-- Extract to read follows --

NSW Freedom Day: Best reasons to enjoy the end of lockdown
While doomsayers may predict disaster as NSW opens back up, The Daily Telegraph has seven reasons why you should enjoy the end of lockdown.
NSW Coronavirus News
Don't miss out on the headlines from NSW Coronavirus News. Followed categories will be added to My News.
While doomsayers may predict disaster as NSW opens back up, the good news is that around the world well-protected societies have been able to reclaim their freedom, lives and work and travel as before, and avoid new rounds of crippling lockdowns. A Daily Telegraph analysis dives into the numbers and finds 7 good reasons not to worry and enjoy the day.
GLOBALLY, DEATHS ARE DROPPING
While Covid is by no means conquered, the seven-day average of global reported deaths from Covid is as low as it has been in 11 months. And a look at numbers also shows that while at this time last year deaths were trending upwards as the northern hemisphere entered the winter months, this year the trend is pointing decidedly downwards.
VACCINES ARE WORKING …
Across the globe, heavily vaccinated countries that have opened back up have broken the link between cases and deaths. Iceland made headlines around the world when it experienced a surge of cases in August, despite having more than 85 per cent jabbed. Yet that “surge” was associated with only three deaths. Singapore is often pointed to as a warning as well, but despite a spike in cases – more than 3,000 per day – the country is experiencing fewer fatalities than locked-down NSW, with an average six deaths daily.
... WHILE RESTRICTIONS AREN’T
A funny thing happened when Denmark (vaccination rate: more than 80% per cent of over-12s) recently declared that, as far as they were concerned, the pandemic was over and it was time to live with Covid as they do with everything else: cases dropped. On September 1, the day virtually all restrictions were lifted on Denmark’s 5.8 million citizens, the country was on 825 cases per day. As of Saturday, they were at a 7-day average of 500. Even better, the nation is suffering just one fatality per week from Covid, on average. Then again, there’s always Melbourne.
NORMAL IS POSSIBLE
NSW medico Kerry Chant recently warned of a “new world order” going forward, but there is little reason we can’t get back to normal. Great Britain was one of the most Covid-ravaged nations on earth last year, and has since the pandemic seen more than eight million cases and 138,000 deaths. Yet, ever since Prime Minister Boris Johnson declared “freedom day” on July 19, Brits have been getting on with it.
MODELS ARE BROKEN … AND THAT’S A GOOD THING
Around the world, supposedly expert pandemic modelling has proven itself to be needlessly alarmist, scaring both policy makers and whole populations into draconian restrictions – and Australia was not immune. At the start of the pandemic Deputy Chief Medical Officer Paul Kelly said that under a “best case” scenario, 50,000 Aussies might die. The real number has turned out to be closer to 1,000. Celebrity doctors like the ABC’s Norman Swan warned we were going to become a subtropical northern Italy as cases and deaths doubled. British epidemiologist Neil Ferguson, who predicted outcomes many times worse for the UK than they actually experienced, last week had to admit that his predictions of 100,000 daily cases after reopening was wrong – and said that future lockdowns were “unlikely” to be necessary.
ESPECIALLY IN NSW
Public health groups such as Melbourne’s Burnet Instiute keep predicting that Covid disaster is just around the corner for the state – but happily, they seem to keep getting it wrong. Even before NSW began opening up, Burnet was predicting that as 3,900 patients might need hospitalisation at any one time in Sydney. But numbers peaked at half that and remain trending in the right direction.
ASTRAZENECA IS BETTER AND SAFER THAN WE THOUGHT
If ever there was a reason to keep politics out of a pandemic, the saga of the AstraZeneca vaccine is it. Remember when Queensland CHO Jeannette Young said, ““I said I didn’t want 18-year-olds to have AstraZeneca and I still don’t,” citing a rare risk of blood clots? It turns out that the already minuscule risk turns out to be just one-fifth of what experts originally thought it was. And, there’s even some evidence suggesting that in the long run the cheap, locally made jab could be more effective than Pfizer.

-- Extract to read concluded --
-- Supplied entries follows --

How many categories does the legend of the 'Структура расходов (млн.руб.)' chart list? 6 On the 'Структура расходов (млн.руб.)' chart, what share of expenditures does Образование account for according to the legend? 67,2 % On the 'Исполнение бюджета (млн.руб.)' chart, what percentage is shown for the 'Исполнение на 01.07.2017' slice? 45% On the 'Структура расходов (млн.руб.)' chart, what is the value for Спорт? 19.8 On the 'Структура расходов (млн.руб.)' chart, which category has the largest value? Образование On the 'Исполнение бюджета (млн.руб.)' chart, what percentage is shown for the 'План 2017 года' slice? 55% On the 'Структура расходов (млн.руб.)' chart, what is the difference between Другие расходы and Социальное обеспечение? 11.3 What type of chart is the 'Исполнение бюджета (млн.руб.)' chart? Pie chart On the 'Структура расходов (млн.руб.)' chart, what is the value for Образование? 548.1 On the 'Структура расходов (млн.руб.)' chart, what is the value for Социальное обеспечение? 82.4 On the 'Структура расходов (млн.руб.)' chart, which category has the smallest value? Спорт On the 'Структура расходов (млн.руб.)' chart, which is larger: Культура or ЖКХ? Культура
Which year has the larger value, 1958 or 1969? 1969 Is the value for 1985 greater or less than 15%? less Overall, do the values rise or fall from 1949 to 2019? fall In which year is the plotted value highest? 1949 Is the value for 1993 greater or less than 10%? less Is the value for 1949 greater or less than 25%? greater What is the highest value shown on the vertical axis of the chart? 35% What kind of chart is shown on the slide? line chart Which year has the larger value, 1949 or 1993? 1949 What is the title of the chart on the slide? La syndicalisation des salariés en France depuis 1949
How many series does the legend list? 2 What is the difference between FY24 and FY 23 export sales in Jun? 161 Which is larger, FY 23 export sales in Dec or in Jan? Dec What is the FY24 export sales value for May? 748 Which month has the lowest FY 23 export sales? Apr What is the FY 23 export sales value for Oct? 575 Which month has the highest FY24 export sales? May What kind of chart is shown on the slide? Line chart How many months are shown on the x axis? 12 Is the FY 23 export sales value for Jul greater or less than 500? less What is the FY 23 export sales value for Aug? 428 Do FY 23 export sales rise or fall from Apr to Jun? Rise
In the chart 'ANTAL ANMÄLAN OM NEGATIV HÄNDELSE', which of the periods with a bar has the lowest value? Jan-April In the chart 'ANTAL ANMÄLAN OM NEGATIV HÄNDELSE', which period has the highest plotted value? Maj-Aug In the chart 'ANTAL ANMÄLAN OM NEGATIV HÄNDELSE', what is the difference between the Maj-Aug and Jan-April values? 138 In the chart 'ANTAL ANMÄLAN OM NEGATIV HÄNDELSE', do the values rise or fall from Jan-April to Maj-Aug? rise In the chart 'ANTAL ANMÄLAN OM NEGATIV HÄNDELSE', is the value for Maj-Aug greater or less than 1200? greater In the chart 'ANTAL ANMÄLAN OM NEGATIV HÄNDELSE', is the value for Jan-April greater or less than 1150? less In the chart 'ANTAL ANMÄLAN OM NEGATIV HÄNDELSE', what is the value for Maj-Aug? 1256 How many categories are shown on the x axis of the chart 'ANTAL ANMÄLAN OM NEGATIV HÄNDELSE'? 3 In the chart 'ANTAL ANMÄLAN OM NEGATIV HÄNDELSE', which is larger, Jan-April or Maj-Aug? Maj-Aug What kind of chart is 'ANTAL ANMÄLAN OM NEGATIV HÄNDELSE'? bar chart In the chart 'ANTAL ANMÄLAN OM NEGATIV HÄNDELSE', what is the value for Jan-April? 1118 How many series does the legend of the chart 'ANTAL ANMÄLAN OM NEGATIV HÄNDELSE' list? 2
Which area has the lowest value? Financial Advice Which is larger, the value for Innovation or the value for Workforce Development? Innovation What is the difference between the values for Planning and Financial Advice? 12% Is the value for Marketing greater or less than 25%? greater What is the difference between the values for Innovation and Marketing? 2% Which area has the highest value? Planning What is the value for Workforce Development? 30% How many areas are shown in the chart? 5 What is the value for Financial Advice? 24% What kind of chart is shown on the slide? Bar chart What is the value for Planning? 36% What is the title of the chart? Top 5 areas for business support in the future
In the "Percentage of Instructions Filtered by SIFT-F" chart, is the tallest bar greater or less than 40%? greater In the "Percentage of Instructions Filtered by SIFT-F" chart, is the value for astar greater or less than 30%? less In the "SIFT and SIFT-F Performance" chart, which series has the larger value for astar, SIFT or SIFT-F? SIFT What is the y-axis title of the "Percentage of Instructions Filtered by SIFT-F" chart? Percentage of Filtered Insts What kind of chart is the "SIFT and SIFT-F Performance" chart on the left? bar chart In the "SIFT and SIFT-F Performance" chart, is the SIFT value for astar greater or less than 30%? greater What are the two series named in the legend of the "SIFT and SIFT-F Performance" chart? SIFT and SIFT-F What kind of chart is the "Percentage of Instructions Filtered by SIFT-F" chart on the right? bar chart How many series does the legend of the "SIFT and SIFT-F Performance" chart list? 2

-- Supplied entries concluded --

### Exercises to complete
(a) Can you return the passage of the article on the end of NSW's lockdown starting at "VACCINES ARE WORKING" and ending at "six deaths daily.", copied word for word?
(b) How would you condense the paragraph of the article on the end of NSW's lockdown that begins "Across the globe, heavily vaccinated countries" into a short bulleted list that keeps its main facts?
The listing isn't needed for any of this.

### Solutions
(a)
VACCINES ARE WORKING …
Across the globe, heavily vaccinated countries that have opened back up have broken the link between cases and deaths. Iceland made headlines around the world when it experienced a surge of cases in August, despite having more than 85 per cent jabbed. Yet that “surge” was associated with only three deaths. Singapore is often pointed to as a warning as well, but despite a spike in cases – more than 3,000 per day – the country is experiencing fewer fatalities than locked-down NSW, with an average six deaths daily.

(b)
- Heavily vaccinated countries that have reopened have broken the link between cases and deaths.
- Iceland had a surge of cases in August despite more than 85 percent being jabbed, but the surge was associated with only three deaths.
- Singapore, often cited as a warning, has a spike of more than 3,000 cases per day but averages six deaths daily, fewer than locked-down NSW.